A new medicines support service for high-risk patients
According to Michaels, by echoing a successful model in the UK, a new ‘Medicines Support Service’ in Australia would more accurately identify on hospital discharge patients with chronic diseases on complex medicines regimens.
“And these are the costliest on the PBS – for follow-up face-to-face or telehealth pharmacist consultation to optimise medicines use,” she added.

Meanwhile, a more concerted effort should be made to identify, manage and support patients at high risk of poor medicines use, she stressed, particularly when it comes to opioid-related pharmaceutical incidents.
“More Australians die each year from pharmaceutical opioid overdose than illicit heroin use,” she said. “Opioid dependency often originates from unmonitored use of opioids after discharge from hospital”.
“Dedicated, funded Opioid Stewardship programs in hospitals, involving review, monitoring and de-escalation, would reduce risk of future harms from opioid misuse through improved prescribing and discharge processes.”
Michaels said SHPA has also called for a new care model for other high-risk patients, such as those being treated with long-term antimicrobials to treat severe infections resulting from antimicrobial resistance, or complex mental health patients.

“This could mitigate health problems related to unintended misuse of medicines and reduce readmissions, which costs the Australian health budget $1.2bn annually,” she said.

Long-term benefits and a stronger health economy
More comprehensive, seven-day clinical pharmacy services and embedding pharmacists’ expertise across healthcare settings would also provide both long-term health benefits and a stronger health economy, Michaels suggested.
“Embedding dedicated clinical pharmacist roles in Commonwealth aged care facilities and home nursing services would greatly assist the 60 per cent of older Australians with two or more chronic conditions, reducing aged care nurse visits – half of which are for medicine management – while returning $1.54 for every $1 invested,” she added.
To ensure safe, equitable, high quality hospital care is delivered seven days a week, the SHPA anticipates the funding agreement between the Commonwealth and the states and territories from 1 July 2020 should support seven-day hospital pharmacy services in order to lower the risk of medicine-related issues and reduce the mortality rate in Australian hospitals, which is currently higher on weekends.

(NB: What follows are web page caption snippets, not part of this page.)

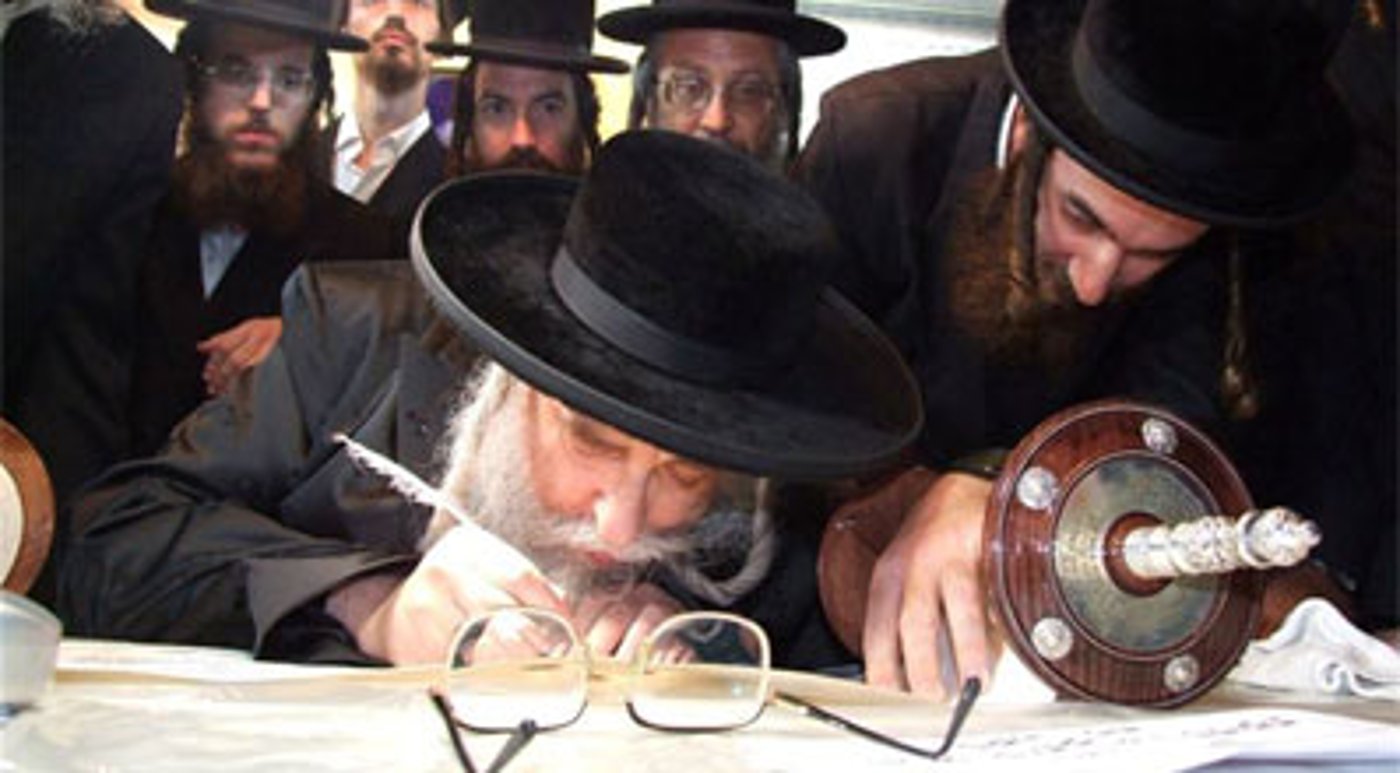 כותב אות בספר תורה.
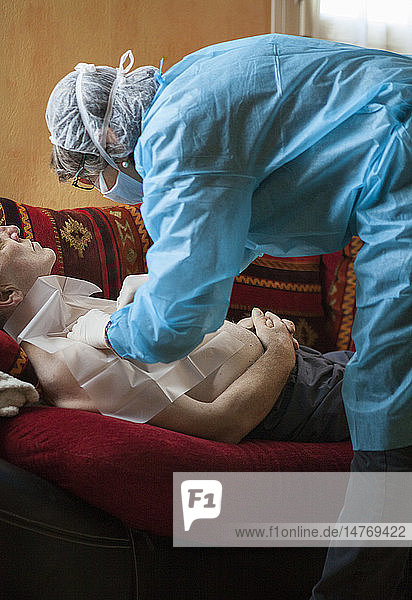 Reportage über einen häuslichen Pflegedienst in Savoie  Frankreich. Eine Krankenschwester wechselt bei einer Krebspatientin den Chemotherapie-Tropf.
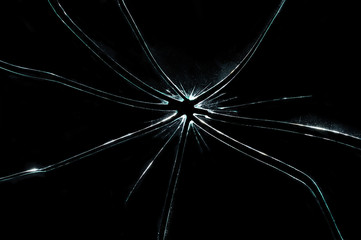 broken cracked glass with hole in black background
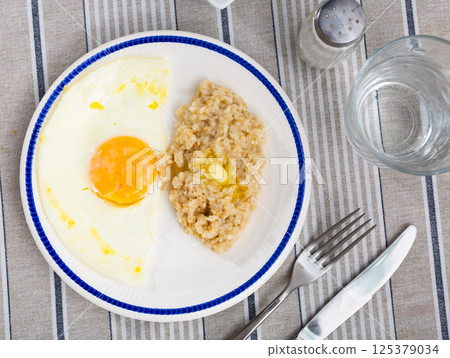 Oatmeal with two fried eggs top view Oatmeal with two fried eggs top view 125379034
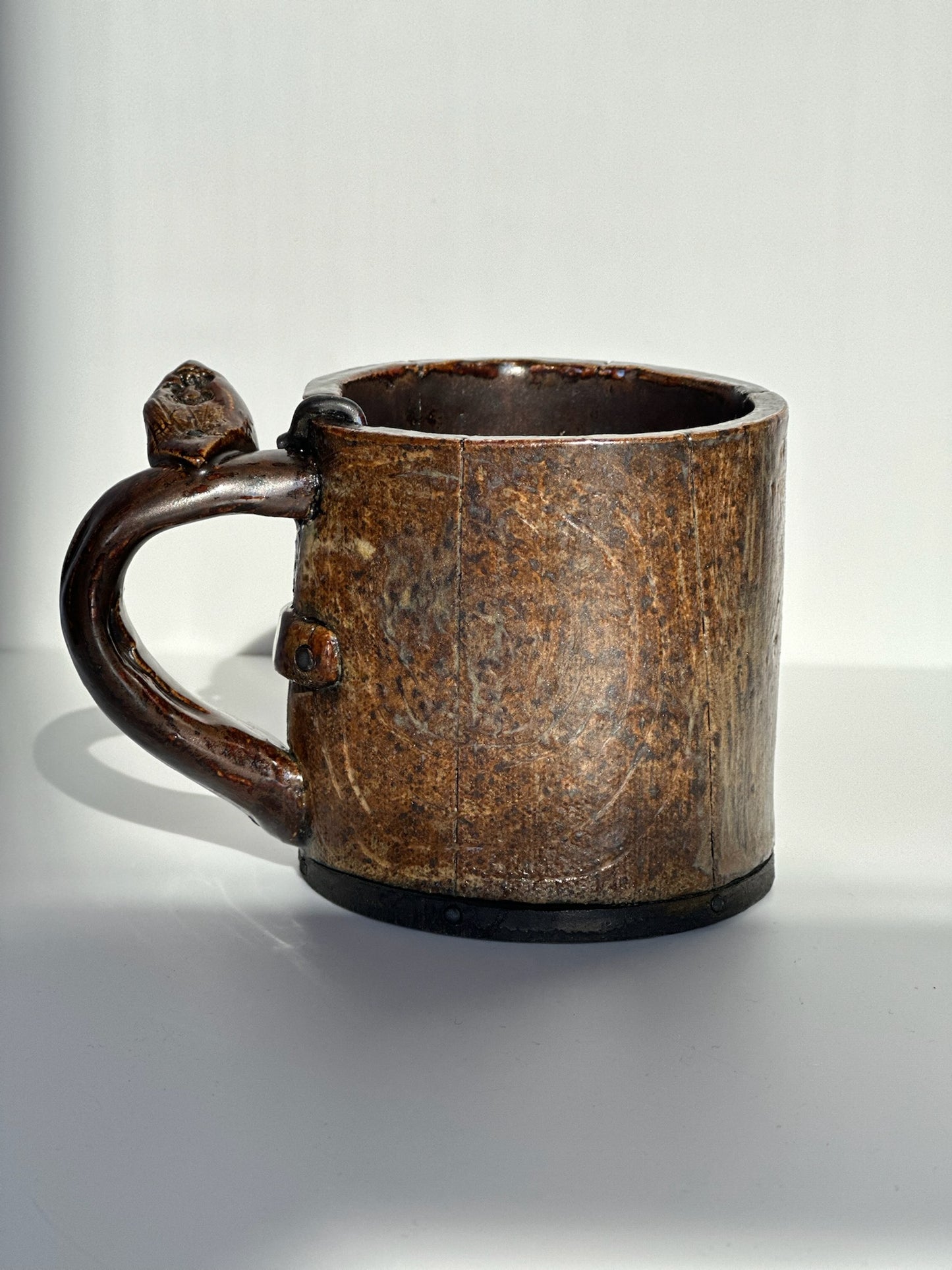 Brown ceramic mug with a handle on a white background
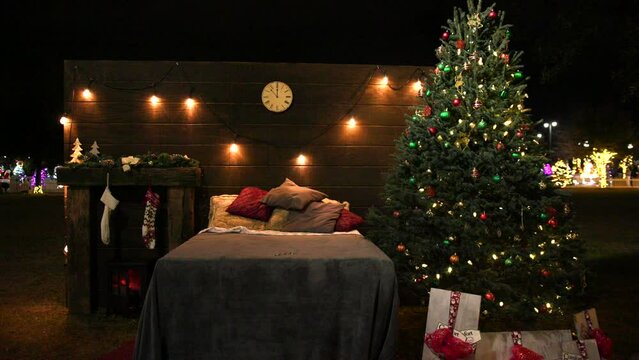 Christmas bedroom with tree, lights, and stockings outdoor at night
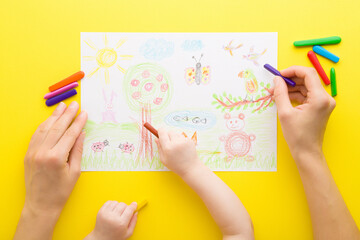 Mother and baby hands holding wax crayons and drawing colorful draw on paper on yellow table...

SHPA recommendations for the 2018-19 Federal Budget

  • Support compliance and maximise return on investment in high-cost PBS medicines.
  • Reduce harm caused by opioid use initiated in hospitals
  • Bridge the gap for high-risk patients leaving hospital and returning to care in the community.
  • Provide additional funding to support seven-day clinical pharmacy services in hospitals in the National Health Funding Reform Agreements for Public Hospitals beyond 2020.
  • Address safety and quality concerns in aged care by embedding pharmacists in Commonwealth facilities and home nursing services.
  • Improve antimicrobial stewardship in all Australian healthcare facilities to address the threat of antimicrobial resistance.
  • Fund hospitals to provide Closing the Gap Pharmaceutical Benefits Scheme Measure subsidies to Indigenous people.
  • Develop a national pharmacy workforce reform strategy.